I also wish Marks would stop talking like he is a collectivist. He claims he is a conservative, but he talks about using Philadelphia’s restaurants. They aren’t Philadelphia’s restaurants. They’re Stephen Starr’s restaurants. They’re Del Frisco’s restaurants. They’re owned by entrepreneurs and businesses, not the people of Northeast Philly. So for instance, why should people who live in the Northeast, about 15 miles away from Center City, have to pay for those roads? There are people in Delco who live about 6 miles away, but they don’t pay for them. It’s all because of an arbitrary border.
Do you think that the people who own the business would want to maintain the roads? Wouldn’t they want people to have easy access to their businesses? Privatizing the roads would certainly solve the “pay your fair share” problem, because the people who own them and use them would pay for them. Say with waste removal, security, fire, etc.

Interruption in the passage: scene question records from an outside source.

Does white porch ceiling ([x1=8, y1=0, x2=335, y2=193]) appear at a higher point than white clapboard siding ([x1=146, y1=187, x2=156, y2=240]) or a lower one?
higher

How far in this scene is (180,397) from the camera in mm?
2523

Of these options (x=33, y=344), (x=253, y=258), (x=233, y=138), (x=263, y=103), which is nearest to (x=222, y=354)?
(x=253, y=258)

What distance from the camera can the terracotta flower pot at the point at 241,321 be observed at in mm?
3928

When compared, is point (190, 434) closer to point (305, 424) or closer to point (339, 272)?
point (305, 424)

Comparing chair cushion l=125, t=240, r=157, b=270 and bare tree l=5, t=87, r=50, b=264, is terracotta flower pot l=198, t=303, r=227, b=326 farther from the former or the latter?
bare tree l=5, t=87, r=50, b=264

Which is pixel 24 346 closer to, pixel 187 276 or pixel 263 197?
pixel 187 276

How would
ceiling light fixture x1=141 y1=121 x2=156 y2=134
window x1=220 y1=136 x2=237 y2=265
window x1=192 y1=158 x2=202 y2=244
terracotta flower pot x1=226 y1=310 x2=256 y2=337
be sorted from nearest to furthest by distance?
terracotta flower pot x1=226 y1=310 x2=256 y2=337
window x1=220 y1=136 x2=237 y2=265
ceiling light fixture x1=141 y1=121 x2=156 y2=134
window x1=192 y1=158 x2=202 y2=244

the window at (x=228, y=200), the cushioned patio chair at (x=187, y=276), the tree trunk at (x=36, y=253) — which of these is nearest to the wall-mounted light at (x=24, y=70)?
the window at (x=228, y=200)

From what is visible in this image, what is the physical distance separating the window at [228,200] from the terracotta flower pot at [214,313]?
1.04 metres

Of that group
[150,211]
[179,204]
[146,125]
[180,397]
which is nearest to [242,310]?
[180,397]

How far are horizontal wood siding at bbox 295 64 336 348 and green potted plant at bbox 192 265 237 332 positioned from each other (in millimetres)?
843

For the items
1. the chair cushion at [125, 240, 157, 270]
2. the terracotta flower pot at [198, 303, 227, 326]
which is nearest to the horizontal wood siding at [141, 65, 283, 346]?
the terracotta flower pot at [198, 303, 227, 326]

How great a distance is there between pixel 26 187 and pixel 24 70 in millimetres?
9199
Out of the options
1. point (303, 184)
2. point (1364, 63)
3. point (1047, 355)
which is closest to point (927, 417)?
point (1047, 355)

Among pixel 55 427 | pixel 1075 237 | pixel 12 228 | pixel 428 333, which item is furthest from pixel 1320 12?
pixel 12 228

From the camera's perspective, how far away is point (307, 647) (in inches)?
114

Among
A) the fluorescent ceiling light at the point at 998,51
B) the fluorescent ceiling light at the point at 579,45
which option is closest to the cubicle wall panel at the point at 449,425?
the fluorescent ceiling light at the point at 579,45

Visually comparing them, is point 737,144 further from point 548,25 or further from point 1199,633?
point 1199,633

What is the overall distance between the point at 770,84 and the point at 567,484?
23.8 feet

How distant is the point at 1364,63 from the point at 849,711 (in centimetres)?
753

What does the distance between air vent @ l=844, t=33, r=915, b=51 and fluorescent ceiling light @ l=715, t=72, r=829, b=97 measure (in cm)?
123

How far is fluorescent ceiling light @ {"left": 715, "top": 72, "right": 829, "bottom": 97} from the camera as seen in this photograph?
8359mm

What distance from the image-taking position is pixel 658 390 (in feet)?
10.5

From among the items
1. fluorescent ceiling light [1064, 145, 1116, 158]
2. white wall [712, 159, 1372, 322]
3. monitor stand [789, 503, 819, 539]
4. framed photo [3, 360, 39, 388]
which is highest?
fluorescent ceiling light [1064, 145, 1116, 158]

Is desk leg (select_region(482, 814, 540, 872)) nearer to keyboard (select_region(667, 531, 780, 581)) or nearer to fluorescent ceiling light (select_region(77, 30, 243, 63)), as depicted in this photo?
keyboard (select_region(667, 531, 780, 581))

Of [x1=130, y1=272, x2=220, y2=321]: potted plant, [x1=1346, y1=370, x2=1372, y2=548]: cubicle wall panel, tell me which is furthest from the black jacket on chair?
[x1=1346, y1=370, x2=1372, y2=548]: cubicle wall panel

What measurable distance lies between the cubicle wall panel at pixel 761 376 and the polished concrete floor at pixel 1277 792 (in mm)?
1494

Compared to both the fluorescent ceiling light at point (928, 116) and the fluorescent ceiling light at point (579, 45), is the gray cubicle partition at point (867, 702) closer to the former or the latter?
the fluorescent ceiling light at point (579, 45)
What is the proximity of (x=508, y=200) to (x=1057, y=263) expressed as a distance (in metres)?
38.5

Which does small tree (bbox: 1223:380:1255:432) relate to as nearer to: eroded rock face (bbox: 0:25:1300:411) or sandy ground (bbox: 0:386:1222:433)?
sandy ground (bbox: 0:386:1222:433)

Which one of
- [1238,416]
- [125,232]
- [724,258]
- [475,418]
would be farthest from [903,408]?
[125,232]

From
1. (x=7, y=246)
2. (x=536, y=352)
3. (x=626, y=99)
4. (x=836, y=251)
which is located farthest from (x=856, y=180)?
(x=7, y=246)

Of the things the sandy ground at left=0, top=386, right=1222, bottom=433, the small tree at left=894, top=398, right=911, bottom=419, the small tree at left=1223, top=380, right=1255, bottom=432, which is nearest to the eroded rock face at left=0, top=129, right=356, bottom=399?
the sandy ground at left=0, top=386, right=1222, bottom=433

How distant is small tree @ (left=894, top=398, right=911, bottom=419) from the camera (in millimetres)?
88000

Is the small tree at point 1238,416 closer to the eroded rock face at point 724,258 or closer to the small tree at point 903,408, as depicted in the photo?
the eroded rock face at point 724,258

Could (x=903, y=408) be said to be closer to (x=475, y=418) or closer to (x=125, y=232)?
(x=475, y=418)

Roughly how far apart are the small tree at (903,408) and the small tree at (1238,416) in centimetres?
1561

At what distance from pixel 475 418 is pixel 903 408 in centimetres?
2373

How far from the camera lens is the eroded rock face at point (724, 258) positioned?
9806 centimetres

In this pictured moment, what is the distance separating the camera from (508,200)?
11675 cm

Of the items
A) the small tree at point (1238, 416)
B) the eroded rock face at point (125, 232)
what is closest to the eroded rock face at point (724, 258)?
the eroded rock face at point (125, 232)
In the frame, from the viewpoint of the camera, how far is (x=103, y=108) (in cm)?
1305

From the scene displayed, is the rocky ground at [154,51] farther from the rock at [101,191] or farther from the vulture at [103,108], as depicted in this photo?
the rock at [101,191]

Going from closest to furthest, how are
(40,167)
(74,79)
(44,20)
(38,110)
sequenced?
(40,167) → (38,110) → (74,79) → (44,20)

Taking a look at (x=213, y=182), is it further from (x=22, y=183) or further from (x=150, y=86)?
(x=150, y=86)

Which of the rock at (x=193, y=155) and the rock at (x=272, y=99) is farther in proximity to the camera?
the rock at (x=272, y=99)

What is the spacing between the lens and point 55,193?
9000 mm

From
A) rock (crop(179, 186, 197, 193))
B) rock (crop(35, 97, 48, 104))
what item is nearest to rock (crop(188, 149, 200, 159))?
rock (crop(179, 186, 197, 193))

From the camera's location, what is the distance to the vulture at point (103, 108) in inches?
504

I know that there no shot in hell of the mayor reading this article and deciding he is going to start privatizing everything, but it would be helpful if people started thinking as individuals and not as a collective. Maybe we could let the market decide how much people are willing to pay for the atmosphere and experience of the city. If the businesses of center city didn’t do a good job of getting people in and out, they would probably be leaving a lot of money on the table. It is clearly in their interest, not to mention the car companies’ interest, to maintain the roads and make sure people have a safe, pleasant experience.